You pay workers well and retain institutional knowledge it helps you 5+ years down the road. Who in 5+ years is going to run a study that shows retaining the people that created a system made it easier to maintain that system?
Like think about Jack Welch who ran GE into the ground but keep the stock afloat through financial craftsmanship. He spawns a ton of copy-cats because despite making poor decisions he was visibly successful for a long time.
It's not like the NFL where if you decide to fire all your receivers and play the running game you'll immediately start losing next week.
I don't know why median house prices are even factor at all in what you think you wage you a wage you accept would be. If you can't afford a house, that means you have to lower your standard of living. There are lots of people who live in less than median houses. That's part of the way averages and statistics work. If you don't like the median house prices, you may have to look at what's going on in your city that the house prices are so high. There are certainly issues in Silicon Valley that need to be addressed, but they are not issues of wages. They are other issues that they need to address. You are always welcome to live in a house that is lower than the median wage and that may be what is needed in order to afford something.
Today is international workers day and we are sharing a capuccino with my colleague.
I'm interpreting this as venting, but the attitude on display here is madness. It is totally unreasonable to throw these sort of temper tantrums because an employer isn't adding crazy high wages to what is already a quite pleasant and comfortable desk job. One of the issues tech workers have is that even at a slightly lower wage than median it'd still be a much better deal than what an average worker is being offered.
People do far more work for far less money to a high professional standard. And trying to burn down a business because the person offering you the best deal you can find isn't what you imagine yourself to be worth is entitled to an undignified extent.
My personal take is that the 1950s were such a great time for blue-collar workers not just because the US was the dominant economic power, but also due to the threat of the ideology of communism. Capitalism faced a competing ideology, and business owners restrained their own greed out of fear that their workers would decide that a communist revolution was the answer.
On this reading, what went wrong for the American worker was the fall of the USSR plus the switch of China to a capitalist version of communism. After that, the owners felt free to get greedy, and to leave their workers with no real hope of things ever getting better for them.
If we assume that services jobs will be, primarily, the jobs that survive automation, the cost disease might also swamp the Coasean Singularity.

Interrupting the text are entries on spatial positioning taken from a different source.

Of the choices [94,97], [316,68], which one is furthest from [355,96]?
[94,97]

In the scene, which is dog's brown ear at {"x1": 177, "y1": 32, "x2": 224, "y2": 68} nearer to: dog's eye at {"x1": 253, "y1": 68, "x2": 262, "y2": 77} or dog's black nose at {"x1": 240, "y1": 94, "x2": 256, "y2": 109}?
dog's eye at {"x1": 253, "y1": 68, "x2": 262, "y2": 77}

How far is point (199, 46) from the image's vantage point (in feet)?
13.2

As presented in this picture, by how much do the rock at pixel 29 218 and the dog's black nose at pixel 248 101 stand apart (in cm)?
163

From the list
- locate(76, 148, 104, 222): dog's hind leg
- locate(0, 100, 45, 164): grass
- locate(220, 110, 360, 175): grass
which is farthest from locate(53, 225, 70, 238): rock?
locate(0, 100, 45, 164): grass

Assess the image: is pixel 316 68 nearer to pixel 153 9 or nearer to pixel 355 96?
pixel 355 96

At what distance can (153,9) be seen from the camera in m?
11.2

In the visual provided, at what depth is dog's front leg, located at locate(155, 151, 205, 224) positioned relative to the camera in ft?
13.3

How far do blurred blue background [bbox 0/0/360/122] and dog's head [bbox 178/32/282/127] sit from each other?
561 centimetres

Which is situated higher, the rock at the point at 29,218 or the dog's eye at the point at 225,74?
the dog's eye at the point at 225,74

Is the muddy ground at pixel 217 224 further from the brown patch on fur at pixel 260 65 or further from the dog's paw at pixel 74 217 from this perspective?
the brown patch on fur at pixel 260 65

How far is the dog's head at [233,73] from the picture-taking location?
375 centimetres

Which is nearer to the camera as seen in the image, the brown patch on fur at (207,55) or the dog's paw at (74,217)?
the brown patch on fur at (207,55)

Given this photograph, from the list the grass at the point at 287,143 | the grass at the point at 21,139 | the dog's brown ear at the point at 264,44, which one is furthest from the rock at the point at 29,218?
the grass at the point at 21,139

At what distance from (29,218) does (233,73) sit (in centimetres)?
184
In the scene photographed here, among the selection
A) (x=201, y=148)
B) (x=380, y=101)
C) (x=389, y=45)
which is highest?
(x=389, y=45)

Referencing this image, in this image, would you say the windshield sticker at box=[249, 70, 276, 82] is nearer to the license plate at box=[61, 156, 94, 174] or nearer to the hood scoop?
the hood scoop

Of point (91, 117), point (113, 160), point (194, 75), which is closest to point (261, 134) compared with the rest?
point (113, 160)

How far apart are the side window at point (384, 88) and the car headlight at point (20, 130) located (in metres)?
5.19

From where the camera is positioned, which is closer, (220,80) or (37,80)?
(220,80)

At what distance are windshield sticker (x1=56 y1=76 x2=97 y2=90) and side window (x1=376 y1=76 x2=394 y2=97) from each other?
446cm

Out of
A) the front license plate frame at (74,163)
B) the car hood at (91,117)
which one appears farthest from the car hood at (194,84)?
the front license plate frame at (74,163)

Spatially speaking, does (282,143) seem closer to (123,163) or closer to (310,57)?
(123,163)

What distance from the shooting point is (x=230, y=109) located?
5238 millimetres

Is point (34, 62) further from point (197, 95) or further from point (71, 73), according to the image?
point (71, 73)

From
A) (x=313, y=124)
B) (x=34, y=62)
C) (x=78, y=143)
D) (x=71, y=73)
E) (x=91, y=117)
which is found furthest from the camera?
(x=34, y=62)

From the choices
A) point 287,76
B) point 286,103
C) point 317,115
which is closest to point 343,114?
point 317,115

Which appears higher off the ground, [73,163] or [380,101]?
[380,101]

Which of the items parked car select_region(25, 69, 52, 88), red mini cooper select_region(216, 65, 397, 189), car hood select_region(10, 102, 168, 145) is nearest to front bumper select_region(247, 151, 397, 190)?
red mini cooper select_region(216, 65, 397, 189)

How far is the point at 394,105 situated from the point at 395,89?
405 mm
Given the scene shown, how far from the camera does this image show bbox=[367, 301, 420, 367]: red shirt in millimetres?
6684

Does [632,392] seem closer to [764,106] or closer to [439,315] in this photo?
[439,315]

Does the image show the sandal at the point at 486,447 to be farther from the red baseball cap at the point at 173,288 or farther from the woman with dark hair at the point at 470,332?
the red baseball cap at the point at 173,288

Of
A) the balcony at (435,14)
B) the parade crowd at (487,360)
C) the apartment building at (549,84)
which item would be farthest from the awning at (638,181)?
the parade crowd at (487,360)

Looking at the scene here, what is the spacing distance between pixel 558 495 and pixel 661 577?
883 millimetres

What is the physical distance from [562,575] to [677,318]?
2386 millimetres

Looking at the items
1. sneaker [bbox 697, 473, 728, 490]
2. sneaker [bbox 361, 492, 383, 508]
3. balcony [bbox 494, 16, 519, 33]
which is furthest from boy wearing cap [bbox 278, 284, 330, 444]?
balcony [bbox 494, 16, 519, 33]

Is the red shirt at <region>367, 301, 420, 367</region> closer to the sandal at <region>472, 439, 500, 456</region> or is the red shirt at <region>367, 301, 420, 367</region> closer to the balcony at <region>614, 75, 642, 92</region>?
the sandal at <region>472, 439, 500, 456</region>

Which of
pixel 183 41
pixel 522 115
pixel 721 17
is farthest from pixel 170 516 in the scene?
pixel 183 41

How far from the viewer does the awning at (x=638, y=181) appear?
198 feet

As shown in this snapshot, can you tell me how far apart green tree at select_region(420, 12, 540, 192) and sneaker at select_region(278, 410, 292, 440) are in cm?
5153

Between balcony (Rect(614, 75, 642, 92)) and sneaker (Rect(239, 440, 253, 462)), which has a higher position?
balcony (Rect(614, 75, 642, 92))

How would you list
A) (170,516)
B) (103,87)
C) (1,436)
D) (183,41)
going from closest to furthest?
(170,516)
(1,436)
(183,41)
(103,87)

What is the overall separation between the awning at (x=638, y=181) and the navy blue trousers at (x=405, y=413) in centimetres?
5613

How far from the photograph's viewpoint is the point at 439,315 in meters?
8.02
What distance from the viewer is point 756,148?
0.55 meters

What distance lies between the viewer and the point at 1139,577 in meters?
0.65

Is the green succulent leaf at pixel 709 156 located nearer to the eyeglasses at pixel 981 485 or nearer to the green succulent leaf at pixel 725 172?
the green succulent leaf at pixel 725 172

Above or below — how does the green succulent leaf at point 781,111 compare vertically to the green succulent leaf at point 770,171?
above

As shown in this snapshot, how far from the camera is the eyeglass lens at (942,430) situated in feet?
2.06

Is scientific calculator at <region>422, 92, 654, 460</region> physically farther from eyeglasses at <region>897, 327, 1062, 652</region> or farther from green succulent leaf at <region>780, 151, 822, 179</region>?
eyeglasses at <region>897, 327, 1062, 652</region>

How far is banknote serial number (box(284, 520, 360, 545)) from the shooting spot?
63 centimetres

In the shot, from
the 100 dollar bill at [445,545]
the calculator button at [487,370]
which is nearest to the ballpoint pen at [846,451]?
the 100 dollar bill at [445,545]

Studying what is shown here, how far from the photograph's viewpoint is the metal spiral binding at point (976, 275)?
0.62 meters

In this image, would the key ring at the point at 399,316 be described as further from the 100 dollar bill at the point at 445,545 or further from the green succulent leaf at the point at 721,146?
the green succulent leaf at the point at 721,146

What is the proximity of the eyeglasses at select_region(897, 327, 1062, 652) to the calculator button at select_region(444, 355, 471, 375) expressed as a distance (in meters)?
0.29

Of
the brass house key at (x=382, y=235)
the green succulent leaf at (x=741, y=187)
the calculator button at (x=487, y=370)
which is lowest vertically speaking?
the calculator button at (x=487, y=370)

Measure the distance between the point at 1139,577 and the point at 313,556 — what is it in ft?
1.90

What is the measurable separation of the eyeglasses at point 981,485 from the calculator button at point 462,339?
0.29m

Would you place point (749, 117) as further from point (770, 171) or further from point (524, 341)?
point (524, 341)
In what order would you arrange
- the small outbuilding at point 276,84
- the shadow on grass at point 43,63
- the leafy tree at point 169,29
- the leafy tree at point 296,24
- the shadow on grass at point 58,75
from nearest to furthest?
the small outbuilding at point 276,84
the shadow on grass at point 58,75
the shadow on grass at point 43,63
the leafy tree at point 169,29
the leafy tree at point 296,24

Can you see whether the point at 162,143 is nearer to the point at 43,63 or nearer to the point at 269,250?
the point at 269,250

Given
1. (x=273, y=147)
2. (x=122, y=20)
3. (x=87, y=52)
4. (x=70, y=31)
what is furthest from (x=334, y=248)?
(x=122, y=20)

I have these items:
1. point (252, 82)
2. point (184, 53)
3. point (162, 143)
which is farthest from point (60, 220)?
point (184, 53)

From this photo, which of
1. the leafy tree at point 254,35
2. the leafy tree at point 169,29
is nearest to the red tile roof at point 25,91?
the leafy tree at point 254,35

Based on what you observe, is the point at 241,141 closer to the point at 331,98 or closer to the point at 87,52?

He either worked for federal government for too long or just thinks world owns him something. Probably the latter, based on him being 4 months in unemployment and stating "Employment inquiries should check the TXT record on job.spacedino.net for contact info."
> This society has been arranged around using currency to purchase necessities, because some people decided that necessities are not guaranteed.
It's crazy to me that we've advanced to the point that we could guarantee necessities (we know how to grow enough food and extract enough natural resources to do so), we still hold to the above. And before you shout "Communism", guaranteeing necessities doesn't necessarily mean communism. It just means there's a floor that everyone is at, and then what you earn from your labor (which varies depending on the labor) is on top of that.